Dataset entries
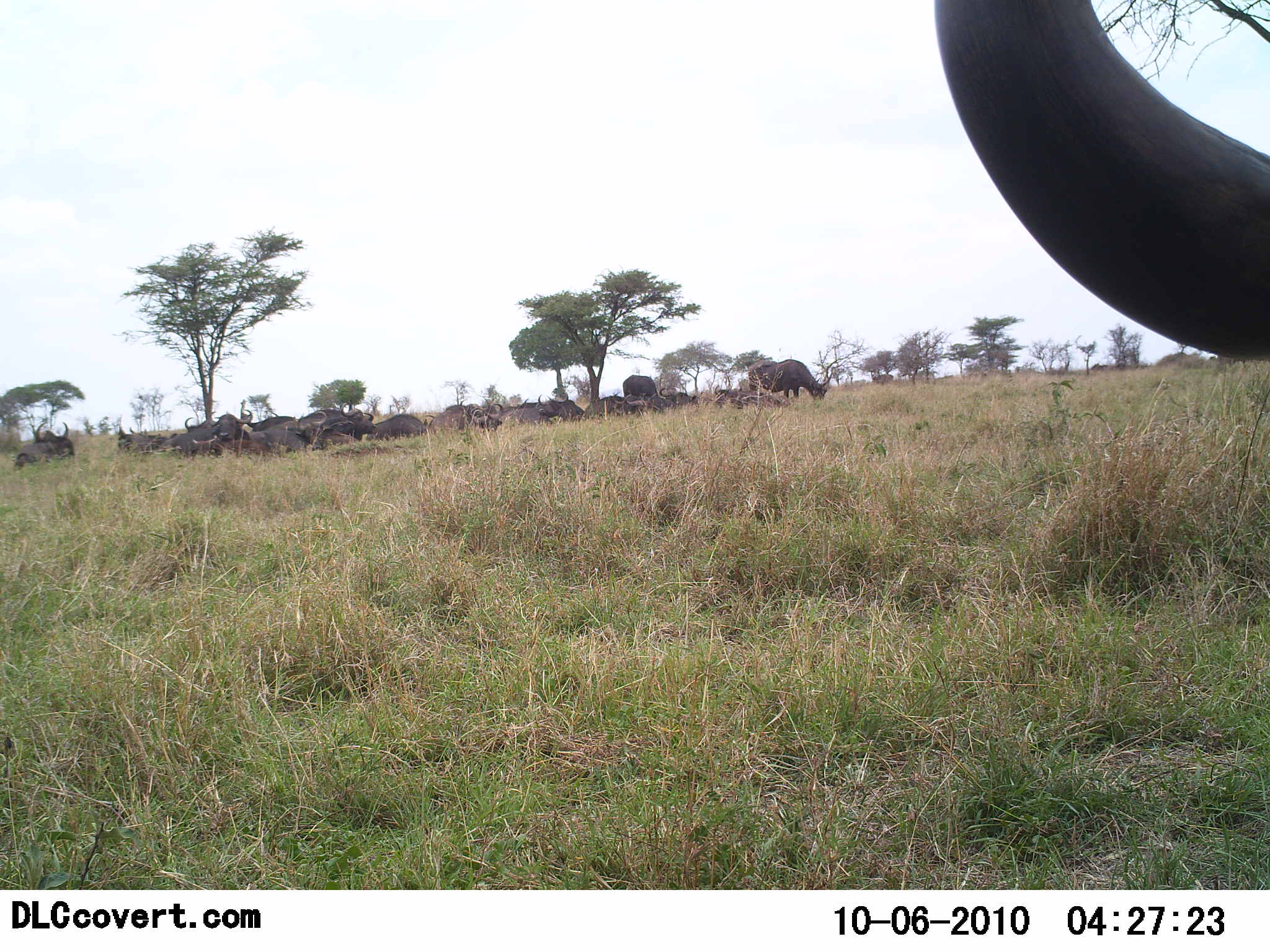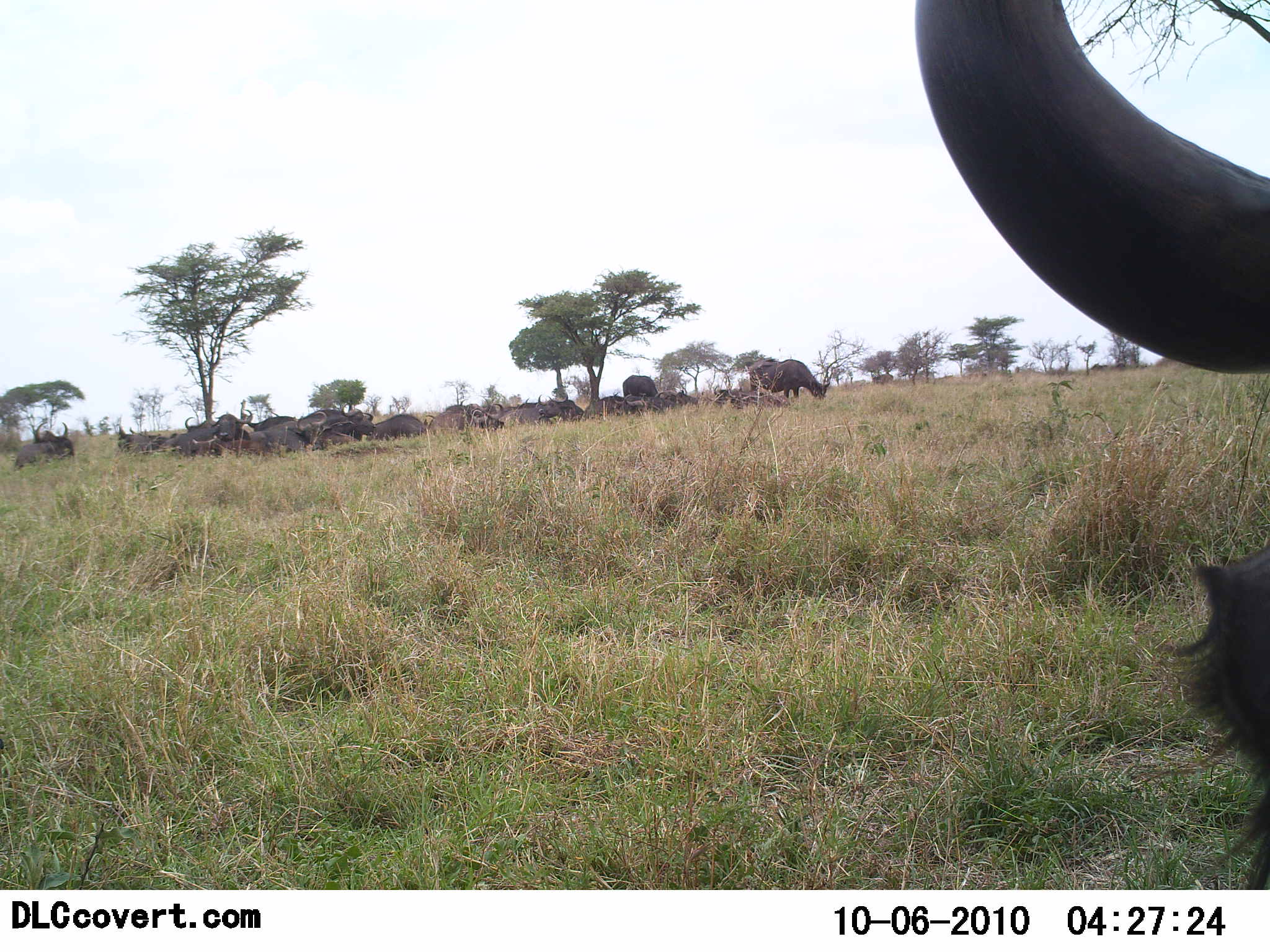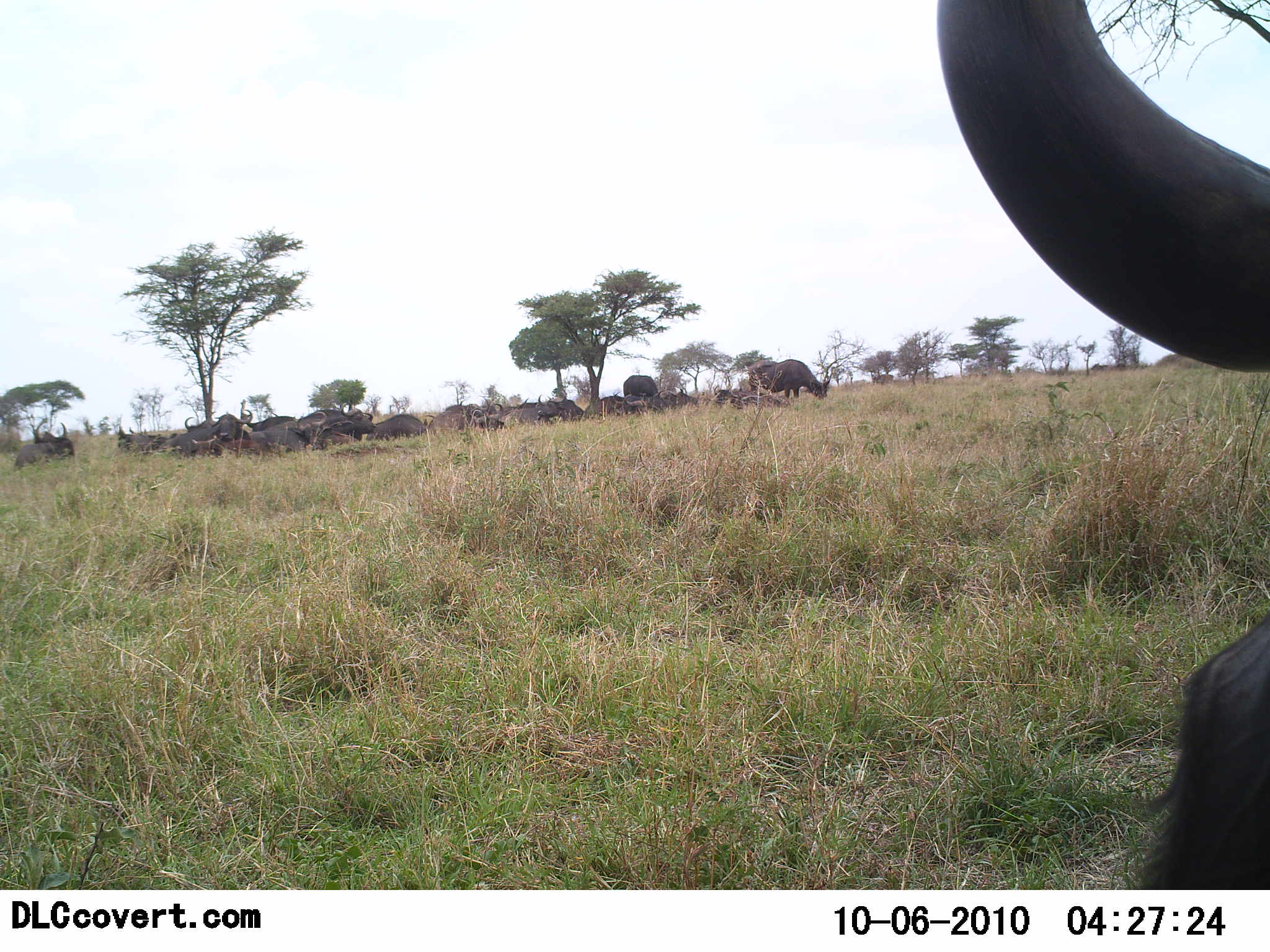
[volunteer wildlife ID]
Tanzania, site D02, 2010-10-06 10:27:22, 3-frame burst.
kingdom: Animalia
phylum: Chordata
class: Mammalia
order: Artiodactyla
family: Bovidae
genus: Syncerus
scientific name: Syncerus caffer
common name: cape buffalo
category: buffalo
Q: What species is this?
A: Buffalo (cape buffalo) (Syncerus caffer).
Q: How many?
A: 11-50.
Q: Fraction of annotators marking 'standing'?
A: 17%.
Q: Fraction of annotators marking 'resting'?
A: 83%.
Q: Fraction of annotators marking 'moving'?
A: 8%.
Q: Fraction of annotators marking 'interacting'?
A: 0%.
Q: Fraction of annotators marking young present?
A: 0%.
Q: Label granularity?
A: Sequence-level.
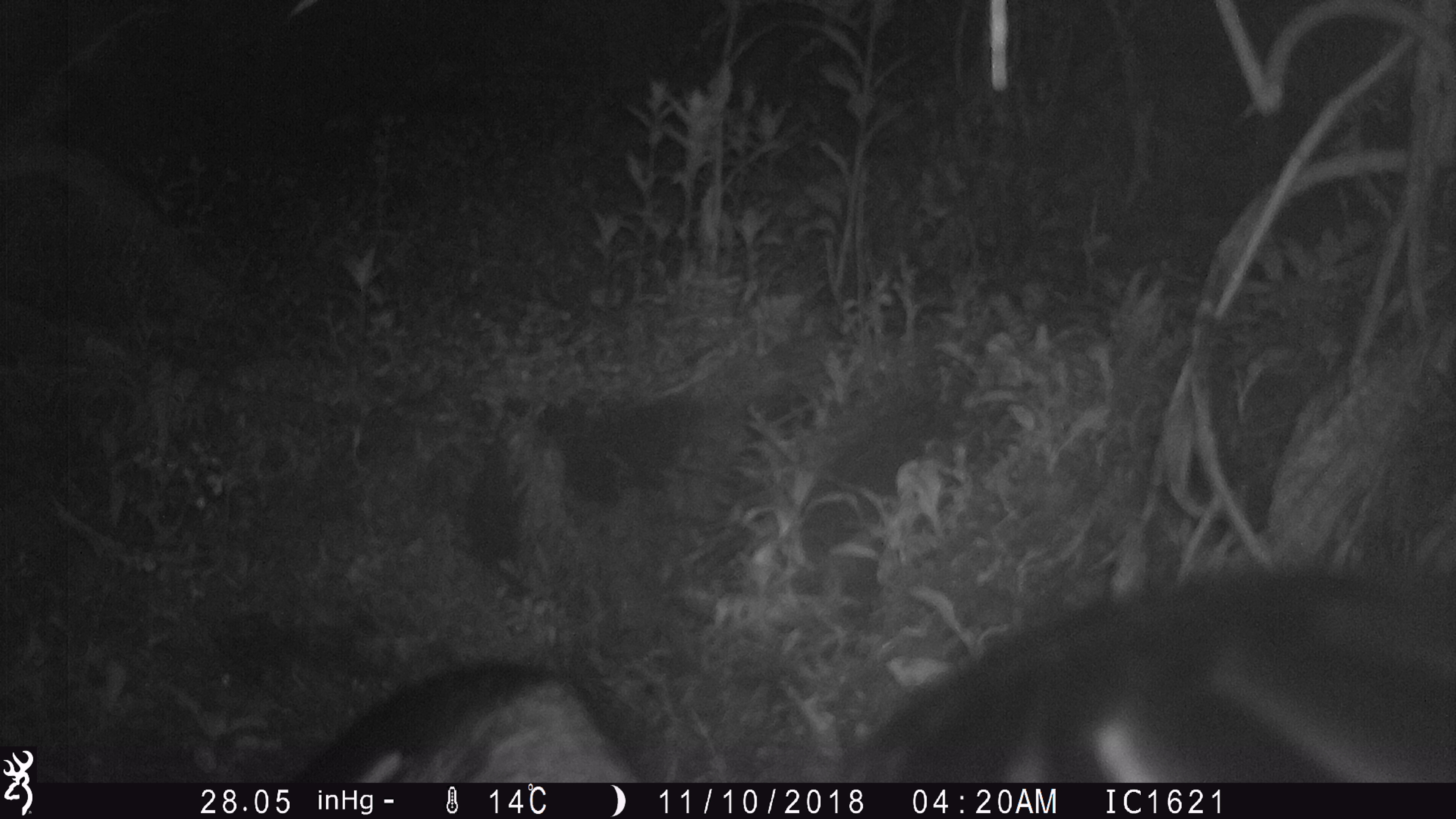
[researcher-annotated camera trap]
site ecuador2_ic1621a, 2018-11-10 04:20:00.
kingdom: Animalia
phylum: Chordata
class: Aves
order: Procellariiformes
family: Procellariidae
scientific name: Procellariidae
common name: petrel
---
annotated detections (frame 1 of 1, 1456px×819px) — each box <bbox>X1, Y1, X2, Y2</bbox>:
petrel: <bbox>270, 549, 1456, 783</bbox>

What you have to do
Every line in the data that holds "marking" should be copied out.

Solved exercise
Q: Fraction of annotators marking 'standing'?
Q: Fraction of annotators marking 'resting'?
Q: Fraction of annotators marking 'moving'?
Q: Fraction of annotators marking 'interacting'?
Q: Fraction of annotators marking young present?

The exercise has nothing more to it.